Records provided:
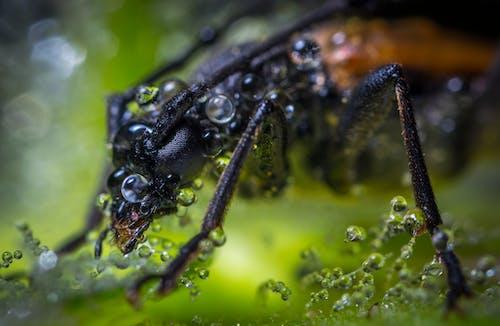 Fotografía Macro De Escarabajo Marrón Con Gotas De Rocío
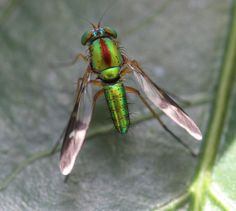 long-legged fly, vietnam, 2012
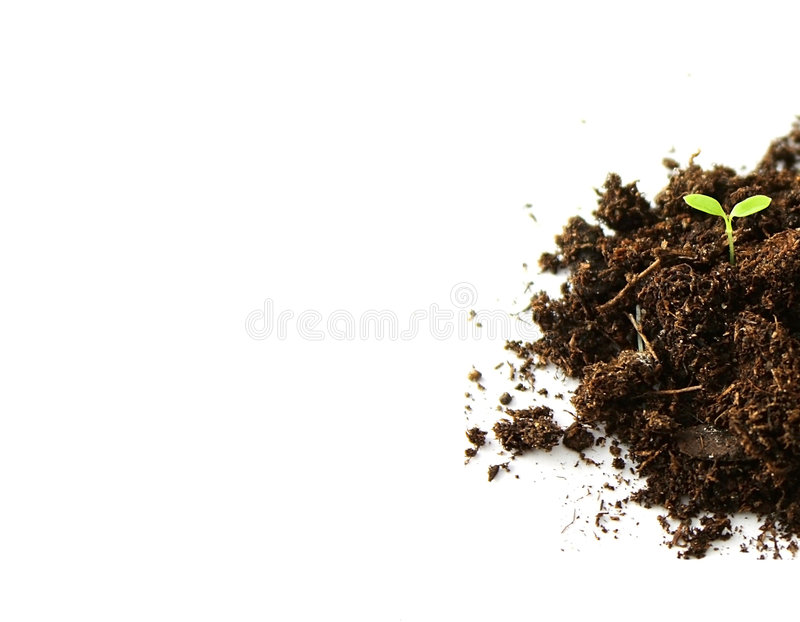 Save the planet. A sprout growing in the dirt stock image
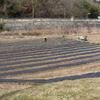 21春ジャガイモの種イモ植えと21春ダイコンの種まき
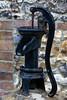 Pump in Iron
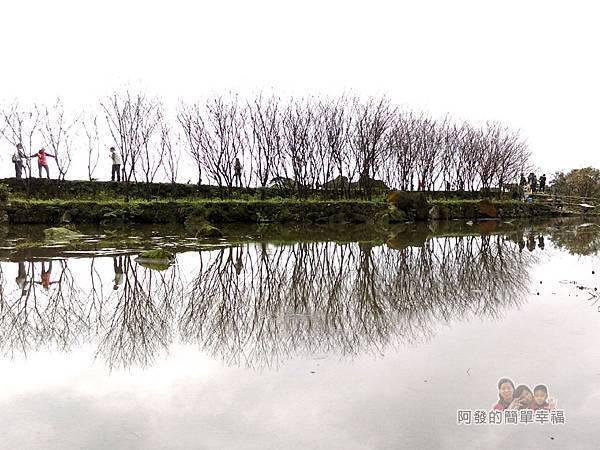 八煙聚落21-如國畫般的景色意境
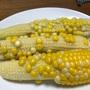 市民菜園で野菜づくりに挑戦!19 〜とうもろこし&枝豆収穫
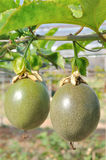 Passionfrukt på vinrankan royaltyfria foton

How to complete this task: Print the material above once more, exactly, minus the pictures.

Solution for this task:
 Fotografía Macro De Escarabajo Marrón Con Gotas De Rocío
 long-legged fly, vietnam, 2012
 Save the planet. A sprout growing in the dirt stock image
 21春ジャガイモの種イモ植えと21春ダイコンの種まき
 Pump in Iron
 八煙聚落21-如國畫般的景色意境
 市民菜園で野菜づくりに挑戦!19 〜とうもろこし&枝豆収穫
 Passionfrukt på vinrankan royaltyfria foton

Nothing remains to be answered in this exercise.